MPS issue job003893

TitleArena contracted callback gets called with invalid arena
Statusclosed
Priorityessential
Assigned userGareth Rees
OrganizationRavenbrook
DescriptionOn platform ananll (really lii6ll), amsss segfaults with seed 1273421766 [1]. Not reproducible with this seed on xci6ll.
Analysisgdb shows the following backtrace:

#0 0x000000000047b033 in TreeCheck (tree=0x7ffff71fa028) at tree.c:28
#1 0x00000000004065a8 in ArenaCheck (arena=0x6bc000) at arena.c:168
#2 0x000000000040f70d in vmArenaTrivContracted (arena=0x6bc000,
    base=0x7ffff71fa000, size=1048576) at arenavm.c:486
#3 0x000000000040e5db in vmChunkCompact (tree=0x7ffff71fa028,
    closureP=0x6bc000, closureS=1375995373) at arenavm.c:1127
#4 0x000000000047c674 in TreeTraverseAndDelete (treeIO=0x6bc3d8,
    visitor=0x40e3c0 <vmChunkCompact>, closureP=0x6bc000, closureS=1375995373)
    at tree.c:558
#5 0x000000000040d6fe in VMCompact (arena=0x6bc000, trace=0x6bc698)
    at arenavm.c:1150

In vmChunkCompact the code looks like this:

    vmChunkDestroy(tree, UNUSED_POINTER, UNUSED_SIZE);
    vmArena->contracted(arena, base, size);
    return TRUE;

The call to vmChunkDestroy puts the arena into an invalid state (because the tree node was embedded in the Chunk and so in the VM, which has been destroyed) which is corrected immediately after the return (to TreeTraverseAndDelete).

Solution ideas:

1. Call vmArena->contracted before destroying the chunk instead of afterwards. (Simple, robust, and avoids a race condition in which the freed address space gets reused before vmArena->contracted gets called.)

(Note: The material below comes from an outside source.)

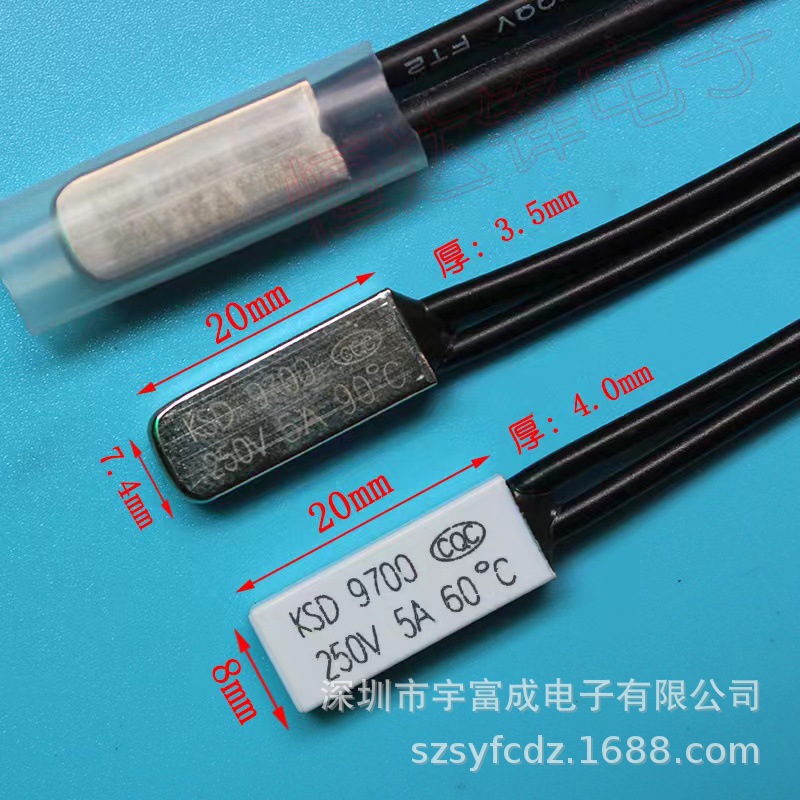 10A/250V/85℃  KSD9700温控器温控开关温度开关恒温耐用精准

2. Use a message to inform the client program, instead of a callback. (But will this work? The point of the callbacks is so that on Windows, a compiler that is putting executable code into memory managed by the MPS can register this memory with the Microsoft runtime for stack unwinding via RtlInstallFunctionTableCallback [2]. The registration of the chunk needs to be prompt, otherwise if you get an exception in code that's been allocated in a fresh chunk before you get back to the message-handling loop, then Windows won't know how to unwind the stack. Maybe deregistration could be lazy but then the race condition gets more severe.)

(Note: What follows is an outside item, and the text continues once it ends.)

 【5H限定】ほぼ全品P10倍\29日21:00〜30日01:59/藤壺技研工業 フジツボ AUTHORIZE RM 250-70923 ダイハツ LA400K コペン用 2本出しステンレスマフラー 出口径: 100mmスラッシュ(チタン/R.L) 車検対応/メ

3. (Suggested by NB.) Change the VMCompact algorithm so that it does not destroy the chunks inside the TreeTraverseAndDelete. Instead, we could do the operation in two passes: first, remove chunks from the arena's chunkTree (putting them into another structure); second, iterate over the other structure destroying the chunks. (Complicated and error-prone.)
How foundautomated_test
Evidence[1] https://travis-ci.org/Ravenbrook/mps-temporary/jobs/37985784
[2] http://msdn.microsoft.com/en-gb/library/windows/desktop/ms680595.aspx
Test procedureamsss
Created byGareth Rees
Created on2014-10-14 23:11:55
Last modified byGareth Rees
Last modified on2014-10-20 23:07:34
History2014-10-14 GDR Created.
2014-10-20 GDR Analysis, upgrade to essential.

Fixes

Change Effect Date User Description
187294 closed 2014-10-20 16:40:32 Gareth Rees Call the "contracted" callback before destroying the chunk, as the arena is (briefly) invalid afterwards.